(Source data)
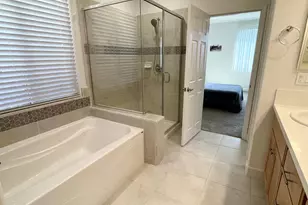 1405 W Tyler Ct, Visalia, CA 93291 - Photo 11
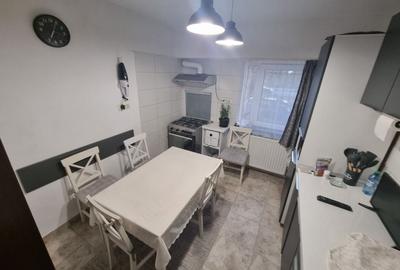 Apartament zona Poarta 6 - 5
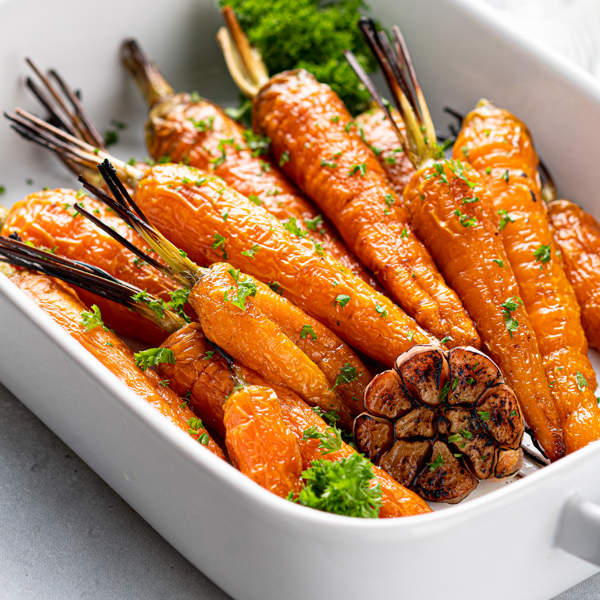 Zanahorias asadas con salsa de yogur y queso: una cena o aperitivo saludable, ¡están deliciosas!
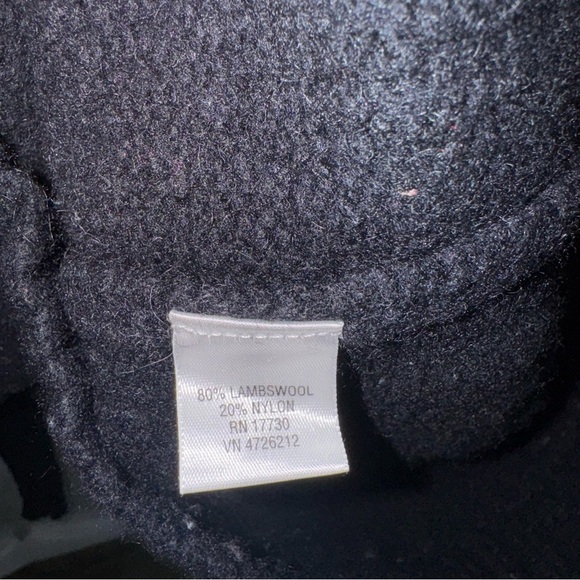 Cherokee Men's Red and Black Geometric Sweater - Picture 4 of 4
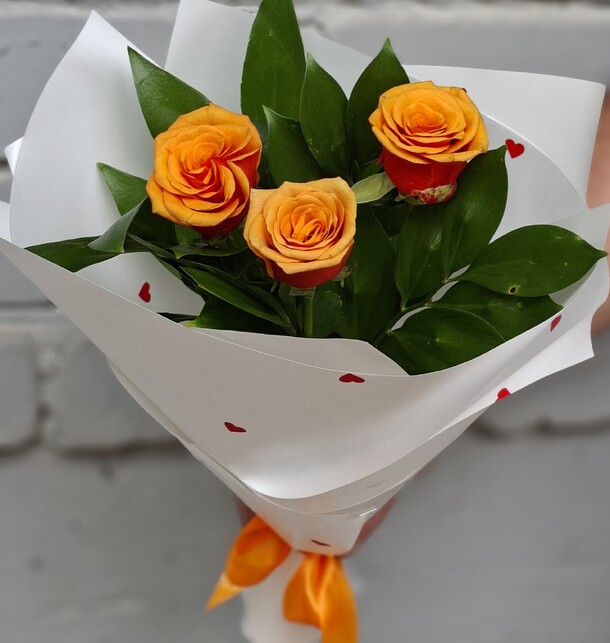 Букетик-комплимент 🔥, артикул F1458316 - 759 рублей, доставка по городу. Flawery - доставка цветов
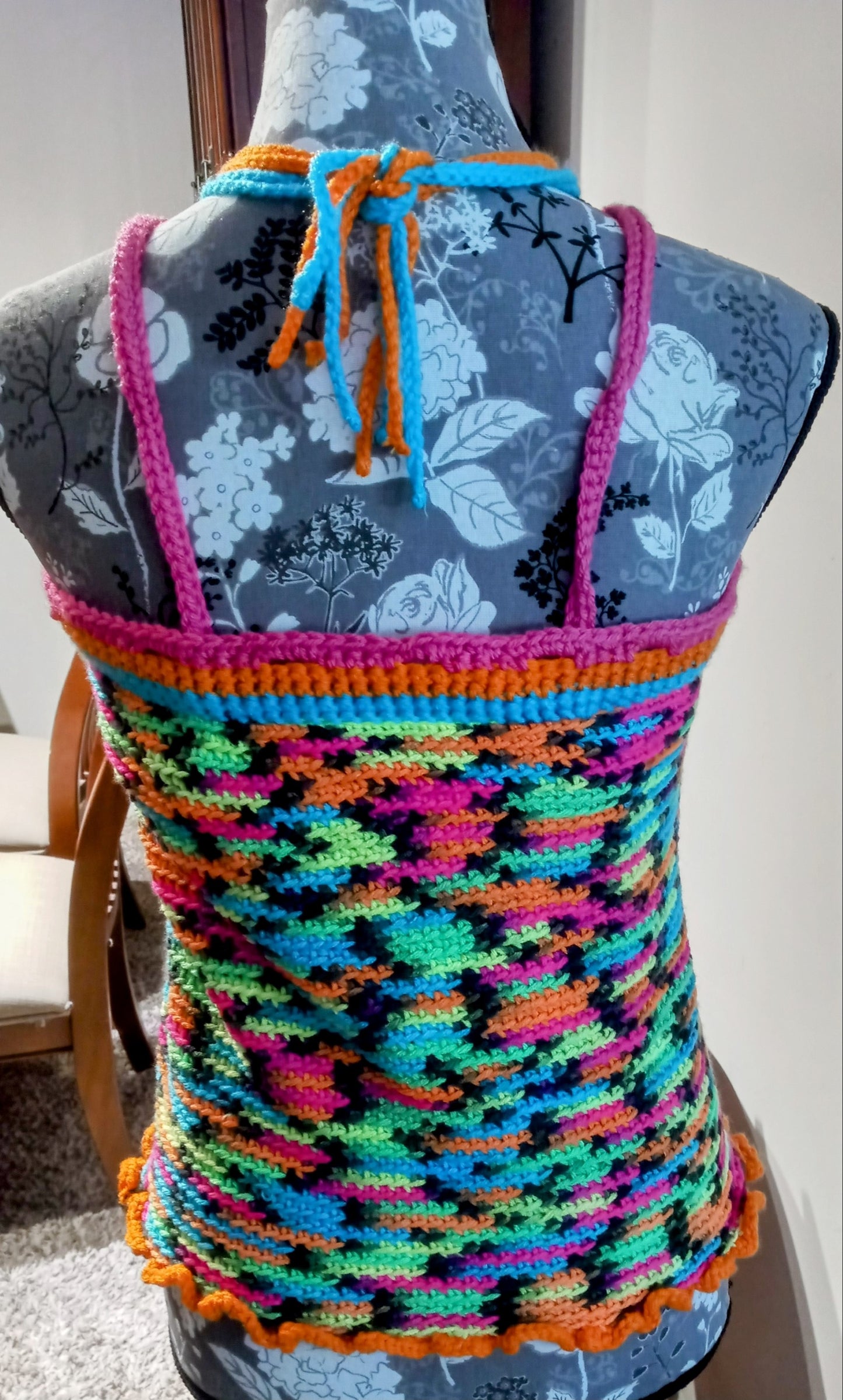 Apparel Corner - Tank Top - MED
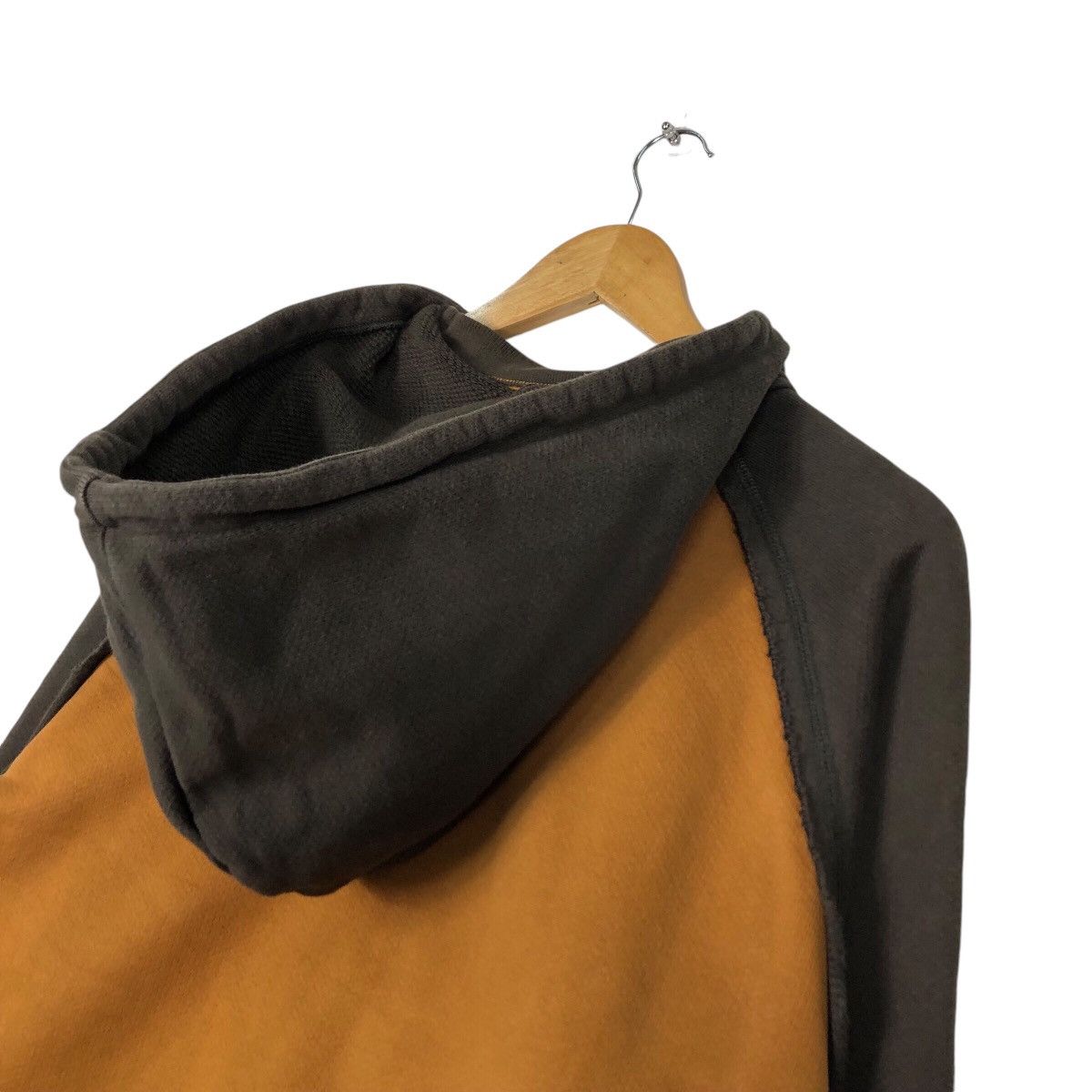 Columbia × Vintage Rare Columbia Sweater Hoodie Hiking Vintage Medium Size US M / EU 48-50 / 2 - 9 Thumbnail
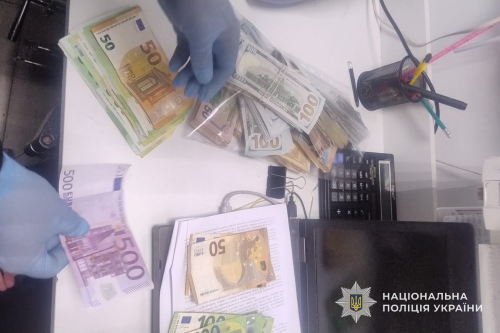 Шок на Тернопільщині: пенсіонерка повірила псевдоспівробітнику СБУ і віддала шахраям …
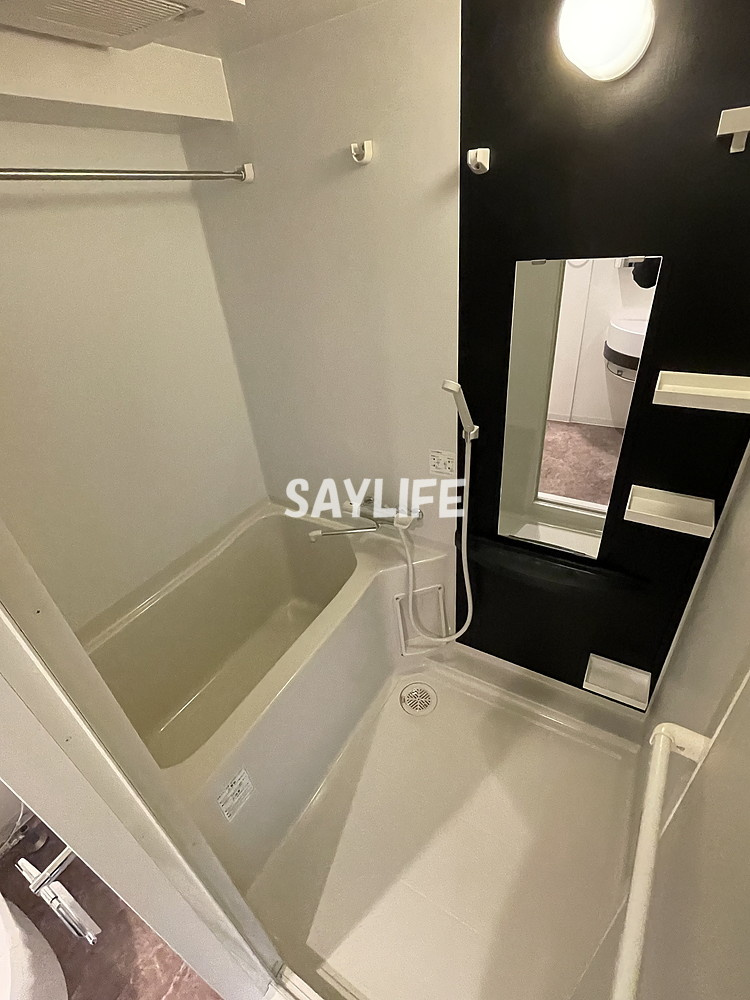 TLRレジデンス高井田の浴室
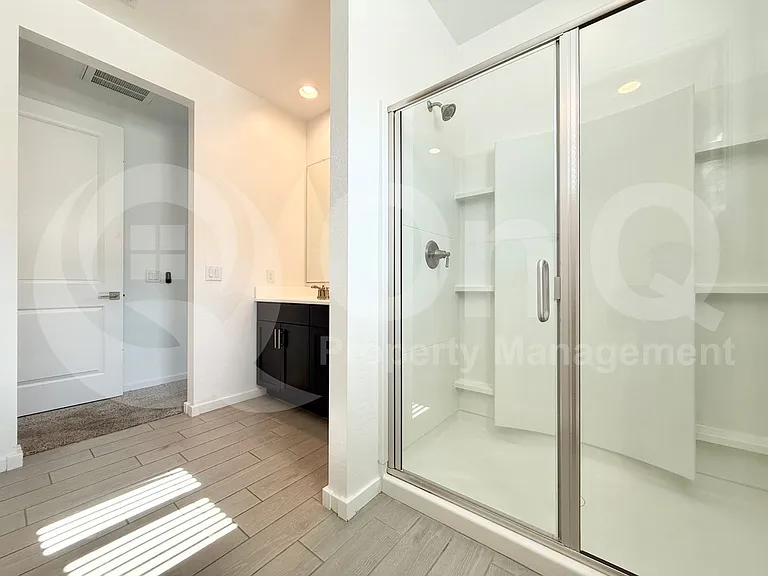 17679 W Pinnacle Vista Dr — Photo 13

| Work instruction |
Switch each occurrence of "Photo" in the source data to "Image" and reproduce all of the lines with nothing else altered, omitting the pictures.

| Reply to the task |
 1405 W Tyler Ct, Visalia, CA 93291 - Image 11
 Apartament zona Poarta 6 - 5
 Zanahorias asadas con salsa de yogur y queso: una cena o aperitivo saludable, ¡están deliciosas!
 Cherokee Men's Red and Black Geometric Sweater - Picture 4 of 4
 Букетик-комплимент 🔥, артикул F1458316 - 759 рублей, доставка по городу. Flawery - доставка цветов
 Apparel Corner - Tank Top - MED
 Columbia × Vintage Rare Columbia Sweater Hoodie Hiking Vintage Medium Size US M / EU 48-50 / 2 - 9 Thumbnail
 Шок на Тернопільщині: пенсіонерка повірила псевдоспівробітнику СБУ і віддала шахраям …
 TLRレジデンス高井田の浴室
 17679 W Pinnacle Vista Dr — Image 13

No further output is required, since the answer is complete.